Five people were killed and at least 15 arrested after Myanmar security forces in a car rammed into an anti-coup protest on Sunday (Dec 5) morning in Yangon, local news portal Myanmar Now reported.
Witnesses on the scene told Reuters dozens had been injured.
Photos and videos on social media show a vehicle that had crashed through the crowd of protesters and bodies lying on the road.
Another protest was held in Yangon in the afternoon despite the morning violence.
Anti-military protests are continuing despite the killing of more than 1,300 people since the Feb 1 coup. The scattered protests are often small groups voicing opposition to the overthrow of an elected government led by Nobel laureate Aung San Suu Kyi and the return of military rule.
The opposition’s shadow government said it was heartbroken to see peaceful protesters crashed and shot to death.
“We will strongly respond to the terrorist military who brutally, inhumanly killed the unarmed peaceful protesters,” the National Unity Government’s defence ministry said in a statement on social media after Sunday’s attack.
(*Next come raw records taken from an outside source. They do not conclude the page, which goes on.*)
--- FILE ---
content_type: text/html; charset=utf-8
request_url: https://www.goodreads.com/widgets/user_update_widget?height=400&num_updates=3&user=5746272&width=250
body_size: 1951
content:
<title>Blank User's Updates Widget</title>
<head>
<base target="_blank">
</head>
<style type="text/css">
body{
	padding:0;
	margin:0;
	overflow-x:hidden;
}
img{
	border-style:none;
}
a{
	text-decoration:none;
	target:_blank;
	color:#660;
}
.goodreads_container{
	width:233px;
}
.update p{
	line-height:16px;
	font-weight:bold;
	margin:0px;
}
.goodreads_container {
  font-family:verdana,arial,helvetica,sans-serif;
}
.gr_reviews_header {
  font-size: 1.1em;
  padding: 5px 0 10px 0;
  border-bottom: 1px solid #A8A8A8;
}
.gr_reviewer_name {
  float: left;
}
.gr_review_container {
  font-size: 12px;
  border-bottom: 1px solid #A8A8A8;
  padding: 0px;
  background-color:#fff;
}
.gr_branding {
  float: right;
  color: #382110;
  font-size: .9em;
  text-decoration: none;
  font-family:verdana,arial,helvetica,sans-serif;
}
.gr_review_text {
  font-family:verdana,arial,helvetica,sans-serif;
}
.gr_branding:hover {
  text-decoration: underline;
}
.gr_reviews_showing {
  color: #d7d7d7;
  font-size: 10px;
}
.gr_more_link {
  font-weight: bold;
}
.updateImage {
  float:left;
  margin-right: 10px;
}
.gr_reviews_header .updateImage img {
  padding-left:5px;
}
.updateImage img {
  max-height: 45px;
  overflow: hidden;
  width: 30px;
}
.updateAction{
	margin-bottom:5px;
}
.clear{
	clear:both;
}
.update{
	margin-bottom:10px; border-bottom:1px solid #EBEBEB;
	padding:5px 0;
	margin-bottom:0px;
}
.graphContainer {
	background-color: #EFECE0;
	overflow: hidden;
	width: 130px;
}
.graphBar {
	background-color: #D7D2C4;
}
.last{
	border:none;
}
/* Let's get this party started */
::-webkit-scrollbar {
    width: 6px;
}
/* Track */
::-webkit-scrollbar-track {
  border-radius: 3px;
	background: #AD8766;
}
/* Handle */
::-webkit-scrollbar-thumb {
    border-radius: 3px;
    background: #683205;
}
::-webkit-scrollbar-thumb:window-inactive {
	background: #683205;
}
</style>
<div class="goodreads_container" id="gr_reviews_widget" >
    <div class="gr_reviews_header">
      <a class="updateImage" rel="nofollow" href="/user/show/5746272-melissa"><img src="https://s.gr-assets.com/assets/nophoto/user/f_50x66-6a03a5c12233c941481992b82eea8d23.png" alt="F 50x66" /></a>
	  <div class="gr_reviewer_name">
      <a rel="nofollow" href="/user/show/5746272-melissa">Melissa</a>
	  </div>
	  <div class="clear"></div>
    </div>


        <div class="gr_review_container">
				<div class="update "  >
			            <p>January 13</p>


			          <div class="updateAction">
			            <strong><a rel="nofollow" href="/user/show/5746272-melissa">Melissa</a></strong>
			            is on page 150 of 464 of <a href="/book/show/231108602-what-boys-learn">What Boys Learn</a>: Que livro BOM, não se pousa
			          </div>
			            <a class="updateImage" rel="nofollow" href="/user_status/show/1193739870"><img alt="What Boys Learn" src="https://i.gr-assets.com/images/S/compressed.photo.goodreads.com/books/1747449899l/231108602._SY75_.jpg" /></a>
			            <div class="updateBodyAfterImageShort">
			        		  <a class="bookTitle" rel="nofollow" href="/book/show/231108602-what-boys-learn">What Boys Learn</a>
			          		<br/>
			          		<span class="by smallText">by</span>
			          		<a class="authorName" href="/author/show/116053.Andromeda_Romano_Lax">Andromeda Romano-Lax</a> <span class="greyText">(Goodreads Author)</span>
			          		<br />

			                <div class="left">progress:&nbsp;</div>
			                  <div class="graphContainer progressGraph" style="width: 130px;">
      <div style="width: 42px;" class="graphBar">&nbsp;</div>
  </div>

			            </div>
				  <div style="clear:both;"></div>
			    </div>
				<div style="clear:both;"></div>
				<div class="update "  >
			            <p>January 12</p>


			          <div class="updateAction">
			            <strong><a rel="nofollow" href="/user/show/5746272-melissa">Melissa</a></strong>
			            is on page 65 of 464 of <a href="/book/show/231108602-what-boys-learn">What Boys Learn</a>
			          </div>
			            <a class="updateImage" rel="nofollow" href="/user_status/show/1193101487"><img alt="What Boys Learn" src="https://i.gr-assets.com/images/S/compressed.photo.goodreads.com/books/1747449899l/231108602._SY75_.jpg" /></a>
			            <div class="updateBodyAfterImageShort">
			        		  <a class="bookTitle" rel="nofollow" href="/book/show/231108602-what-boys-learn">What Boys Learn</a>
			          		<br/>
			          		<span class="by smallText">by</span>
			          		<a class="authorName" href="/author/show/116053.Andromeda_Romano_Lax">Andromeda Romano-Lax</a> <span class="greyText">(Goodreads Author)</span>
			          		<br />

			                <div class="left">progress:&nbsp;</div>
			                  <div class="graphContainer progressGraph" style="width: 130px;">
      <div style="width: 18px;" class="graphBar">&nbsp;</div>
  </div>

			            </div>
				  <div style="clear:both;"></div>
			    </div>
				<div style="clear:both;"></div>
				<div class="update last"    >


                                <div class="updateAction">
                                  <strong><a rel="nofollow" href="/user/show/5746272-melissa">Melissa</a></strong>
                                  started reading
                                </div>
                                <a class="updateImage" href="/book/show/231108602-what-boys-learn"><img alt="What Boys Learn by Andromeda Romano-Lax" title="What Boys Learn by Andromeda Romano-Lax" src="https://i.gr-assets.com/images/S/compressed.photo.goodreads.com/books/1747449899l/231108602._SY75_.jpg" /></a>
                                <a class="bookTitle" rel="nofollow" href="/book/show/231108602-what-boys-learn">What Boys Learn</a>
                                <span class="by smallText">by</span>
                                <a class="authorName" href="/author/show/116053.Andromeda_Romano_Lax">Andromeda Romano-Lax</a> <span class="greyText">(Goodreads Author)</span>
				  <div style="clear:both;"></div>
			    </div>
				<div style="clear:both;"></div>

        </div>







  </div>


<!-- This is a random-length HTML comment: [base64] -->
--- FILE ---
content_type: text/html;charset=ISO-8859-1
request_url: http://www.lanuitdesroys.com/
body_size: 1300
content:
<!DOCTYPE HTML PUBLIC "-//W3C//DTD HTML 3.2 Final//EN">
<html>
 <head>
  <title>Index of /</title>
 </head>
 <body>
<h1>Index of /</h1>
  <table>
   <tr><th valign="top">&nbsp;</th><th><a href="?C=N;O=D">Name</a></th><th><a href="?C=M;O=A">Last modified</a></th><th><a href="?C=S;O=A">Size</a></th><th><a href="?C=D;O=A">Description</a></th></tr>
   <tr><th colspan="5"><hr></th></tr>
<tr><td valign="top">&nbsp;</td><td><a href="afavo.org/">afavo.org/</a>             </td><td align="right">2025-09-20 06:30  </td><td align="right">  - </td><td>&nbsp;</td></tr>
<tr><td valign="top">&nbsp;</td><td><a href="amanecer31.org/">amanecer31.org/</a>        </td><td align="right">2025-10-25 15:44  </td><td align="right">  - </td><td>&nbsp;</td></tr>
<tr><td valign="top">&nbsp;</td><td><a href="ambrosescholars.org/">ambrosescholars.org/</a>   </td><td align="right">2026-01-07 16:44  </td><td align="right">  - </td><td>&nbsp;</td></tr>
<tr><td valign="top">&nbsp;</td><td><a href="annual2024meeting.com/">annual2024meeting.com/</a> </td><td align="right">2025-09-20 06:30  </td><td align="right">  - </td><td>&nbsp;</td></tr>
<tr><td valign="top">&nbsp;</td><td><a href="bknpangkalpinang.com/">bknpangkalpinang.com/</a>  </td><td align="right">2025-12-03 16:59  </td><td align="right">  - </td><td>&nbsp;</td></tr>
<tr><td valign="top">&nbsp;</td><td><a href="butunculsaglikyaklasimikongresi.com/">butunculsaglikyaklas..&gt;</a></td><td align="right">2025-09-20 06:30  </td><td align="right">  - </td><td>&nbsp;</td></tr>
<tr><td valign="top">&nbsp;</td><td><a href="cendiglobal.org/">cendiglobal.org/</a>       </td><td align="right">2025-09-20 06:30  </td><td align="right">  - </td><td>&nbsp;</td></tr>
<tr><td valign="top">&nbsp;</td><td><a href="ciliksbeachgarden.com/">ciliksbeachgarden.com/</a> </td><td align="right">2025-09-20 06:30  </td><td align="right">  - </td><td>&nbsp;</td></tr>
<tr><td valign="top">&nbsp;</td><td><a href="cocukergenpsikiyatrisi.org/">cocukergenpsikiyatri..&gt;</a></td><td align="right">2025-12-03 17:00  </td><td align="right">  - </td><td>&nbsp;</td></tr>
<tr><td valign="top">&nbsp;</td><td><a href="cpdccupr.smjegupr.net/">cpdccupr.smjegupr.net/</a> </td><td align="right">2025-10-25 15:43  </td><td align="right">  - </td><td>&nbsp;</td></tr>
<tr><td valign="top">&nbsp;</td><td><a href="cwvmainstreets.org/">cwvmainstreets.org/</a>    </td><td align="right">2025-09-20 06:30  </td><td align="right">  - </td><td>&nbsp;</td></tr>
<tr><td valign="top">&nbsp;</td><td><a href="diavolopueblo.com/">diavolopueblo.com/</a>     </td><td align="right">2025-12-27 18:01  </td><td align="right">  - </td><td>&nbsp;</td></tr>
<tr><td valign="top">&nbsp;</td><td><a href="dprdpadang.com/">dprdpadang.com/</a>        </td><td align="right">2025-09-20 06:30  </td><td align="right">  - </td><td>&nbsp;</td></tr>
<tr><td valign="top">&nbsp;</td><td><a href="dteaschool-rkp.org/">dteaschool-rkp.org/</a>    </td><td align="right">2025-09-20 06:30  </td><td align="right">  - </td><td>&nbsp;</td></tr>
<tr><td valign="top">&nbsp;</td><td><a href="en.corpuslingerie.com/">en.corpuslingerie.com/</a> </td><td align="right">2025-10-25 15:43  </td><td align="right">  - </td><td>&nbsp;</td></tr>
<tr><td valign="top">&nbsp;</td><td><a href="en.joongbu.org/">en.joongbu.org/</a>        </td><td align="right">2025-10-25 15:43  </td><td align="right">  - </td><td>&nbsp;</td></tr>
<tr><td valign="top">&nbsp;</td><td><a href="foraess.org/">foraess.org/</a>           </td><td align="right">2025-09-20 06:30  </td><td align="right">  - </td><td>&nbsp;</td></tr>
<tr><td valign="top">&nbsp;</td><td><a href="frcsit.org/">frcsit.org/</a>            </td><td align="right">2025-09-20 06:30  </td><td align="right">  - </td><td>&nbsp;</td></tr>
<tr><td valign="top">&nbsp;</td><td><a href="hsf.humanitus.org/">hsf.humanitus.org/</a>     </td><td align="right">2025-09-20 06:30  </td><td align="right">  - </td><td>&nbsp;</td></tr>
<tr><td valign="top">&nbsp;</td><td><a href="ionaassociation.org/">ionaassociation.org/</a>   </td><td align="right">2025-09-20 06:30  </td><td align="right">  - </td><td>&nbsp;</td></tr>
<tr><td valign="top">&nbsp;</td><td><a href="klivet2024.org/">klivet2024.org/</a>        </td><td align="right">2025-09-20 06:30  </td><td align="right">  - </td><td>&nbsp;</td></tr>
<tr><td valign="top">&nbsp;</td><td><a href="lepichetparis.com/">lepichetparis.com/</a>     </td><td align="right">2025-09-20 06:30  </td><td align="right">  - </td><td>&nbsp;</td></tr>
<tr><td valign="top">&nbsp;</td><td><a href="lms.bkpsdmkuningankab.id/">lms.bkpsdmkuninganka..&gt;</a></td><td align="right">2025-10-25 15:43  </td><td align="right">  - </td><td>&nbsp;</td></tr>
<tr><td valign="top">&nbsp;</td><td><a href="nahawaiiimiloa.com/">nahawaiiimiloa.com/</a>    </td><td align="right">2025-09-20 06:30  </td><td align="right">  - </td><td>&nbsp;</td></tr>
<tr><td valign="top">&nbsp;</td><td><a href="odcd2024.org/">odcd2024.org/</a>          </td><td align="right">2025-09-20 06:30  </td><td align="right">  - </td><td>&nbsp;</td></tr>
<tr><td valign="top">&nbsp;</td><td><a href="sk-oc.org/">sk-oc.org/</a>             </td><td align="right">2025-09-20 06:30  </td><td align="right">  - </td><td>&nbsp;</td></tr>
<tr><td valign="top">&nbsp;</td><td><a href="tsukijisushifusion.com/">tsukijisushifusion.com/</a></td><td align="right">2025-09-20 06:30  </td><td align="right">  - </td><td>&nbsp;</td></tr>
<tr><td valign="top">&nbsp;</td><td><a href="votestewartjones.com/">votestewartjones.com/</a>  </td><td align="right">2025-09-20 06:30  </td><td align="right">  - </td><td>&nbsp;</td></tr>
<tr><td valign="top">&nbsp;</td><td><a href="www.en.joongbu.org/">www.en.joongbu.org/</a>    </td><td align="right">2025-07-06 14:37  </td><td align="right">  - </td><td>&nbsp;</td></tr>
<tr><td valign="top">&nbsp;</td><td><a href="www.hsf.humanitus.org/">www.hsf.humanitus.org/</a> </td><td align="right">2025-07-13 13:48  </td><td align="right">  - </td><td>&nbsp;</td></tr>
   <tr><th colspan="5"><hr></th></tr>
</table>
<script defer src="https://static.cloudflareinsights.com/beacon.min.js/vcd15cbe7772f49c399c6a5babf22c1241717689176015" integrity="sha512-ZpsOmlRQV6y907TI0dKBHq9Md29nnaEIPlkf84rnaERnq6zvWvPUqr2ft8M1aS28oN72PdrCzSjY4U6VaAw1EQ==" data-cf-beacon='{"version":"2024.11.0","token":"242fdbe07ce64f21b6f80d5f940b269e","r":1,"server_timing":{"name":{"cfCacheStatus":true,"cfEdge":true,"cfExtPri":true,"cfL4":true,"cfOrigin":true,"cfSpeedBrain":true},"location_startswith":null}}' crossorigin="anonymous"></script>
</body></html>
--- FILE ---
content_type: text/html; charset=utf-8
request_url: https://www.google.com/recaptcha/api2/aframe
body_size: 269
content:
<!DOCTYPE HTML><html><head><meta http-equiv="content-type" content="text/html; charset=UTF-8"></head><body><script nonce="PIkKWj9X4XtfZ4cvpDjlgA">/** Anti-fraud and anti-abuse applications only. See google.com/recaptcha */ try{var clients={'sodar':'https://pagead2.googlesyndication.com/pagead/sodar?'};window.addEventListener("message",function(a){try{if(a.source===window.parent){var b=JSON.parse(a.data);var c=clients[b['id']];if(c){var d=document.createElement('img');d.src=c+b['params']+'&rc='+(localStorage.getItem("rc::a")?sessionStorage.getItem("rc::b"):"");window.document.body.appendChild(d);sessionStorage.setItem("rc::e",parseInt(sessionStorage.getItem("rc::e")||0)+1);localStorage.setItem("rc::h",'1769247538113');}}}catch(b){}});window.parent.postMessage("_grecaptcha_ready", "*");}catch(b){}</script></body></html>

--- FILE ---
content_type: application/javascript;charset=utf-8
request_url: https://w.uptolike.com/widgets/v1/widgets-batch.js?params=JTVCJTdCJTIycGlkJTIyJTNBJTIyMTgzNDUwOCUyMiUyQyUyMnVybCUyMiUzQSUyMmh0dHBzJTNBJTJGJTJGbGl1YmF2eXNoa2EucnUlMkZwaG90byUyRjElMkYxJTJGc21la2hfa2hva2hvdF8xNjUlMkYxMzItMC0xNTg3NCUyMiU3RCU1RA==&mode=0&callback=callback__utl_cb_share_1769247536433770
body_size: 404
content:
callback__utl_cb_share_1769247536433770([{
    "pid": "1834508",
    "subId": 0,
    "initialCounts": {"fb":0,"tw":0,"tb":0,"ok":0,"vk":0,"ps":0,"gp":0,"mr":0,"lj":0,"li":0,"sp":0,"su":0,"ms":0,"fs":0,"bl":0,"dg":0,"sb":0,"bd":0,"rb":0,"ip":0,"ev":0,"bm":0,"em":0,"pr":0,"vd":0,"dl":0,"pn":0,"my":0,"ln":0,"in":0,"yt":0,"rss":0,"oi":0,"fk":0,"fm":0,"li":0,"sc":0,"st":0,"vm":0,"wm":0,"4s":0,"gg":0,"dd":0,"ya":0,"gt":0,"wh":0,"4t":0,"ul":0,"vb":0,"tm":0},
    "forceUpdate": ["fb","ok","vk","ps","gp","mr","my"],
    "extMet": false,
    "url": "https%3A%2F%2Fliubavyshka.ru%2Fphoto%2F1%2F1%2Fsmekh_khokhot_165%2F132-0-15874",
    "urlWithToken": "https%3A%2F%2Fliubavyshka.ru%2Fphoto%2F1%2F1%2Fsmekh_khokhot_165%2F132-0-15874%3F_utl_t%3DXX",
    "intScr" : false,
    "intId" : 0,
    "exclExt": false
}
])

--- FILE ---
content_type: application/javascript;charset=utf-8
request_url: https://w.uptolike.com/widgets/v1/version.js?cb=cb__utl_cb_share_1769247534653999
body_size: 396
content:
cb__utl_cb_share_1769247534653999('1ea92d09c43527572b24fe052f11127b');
On Sunday, a “flash mob” protest in Yangon, Myanmar’s largest city, was rammed by a car minutes after it had started, and witnesses told Reuters police arrested several people.
“I got hit and fell down in front of a truck. A soldier beat me with his rifle, but I defended and pushed him back. Then he immediately shot at me as I ran away in a zig-zag pattern. Fortunately, I escaped,” a protester who asked not to be identified for security reasons told Reuters by phone.
A car occupied by soldiers hit the mob from the back, two witnesses said. The scattered protesters were also arrested and beaten.
Some were seriously injured with head wounds and unconscious, according to the witnesses.
A spokesman for the ruling junta did not answer calls seeking comment on Sunday.
The military has said that protesters who have been killed had instigated violence. It says it staged the coup because a November election won by Ms Suu Kyi’s party was rigged.
The election commission has dismissed the assertion.
Wars with ethnic minority insurgents in remote frontier regions in the north and east of the country have intensified significantly since the coup, displacing tens of thousands of civilians, according to United Nations estimates.
Ms Suu Kyi, 76, faces a dozen cases against her including incitement and violations of Covid-19 protocols.
She has rejected all the charges to date.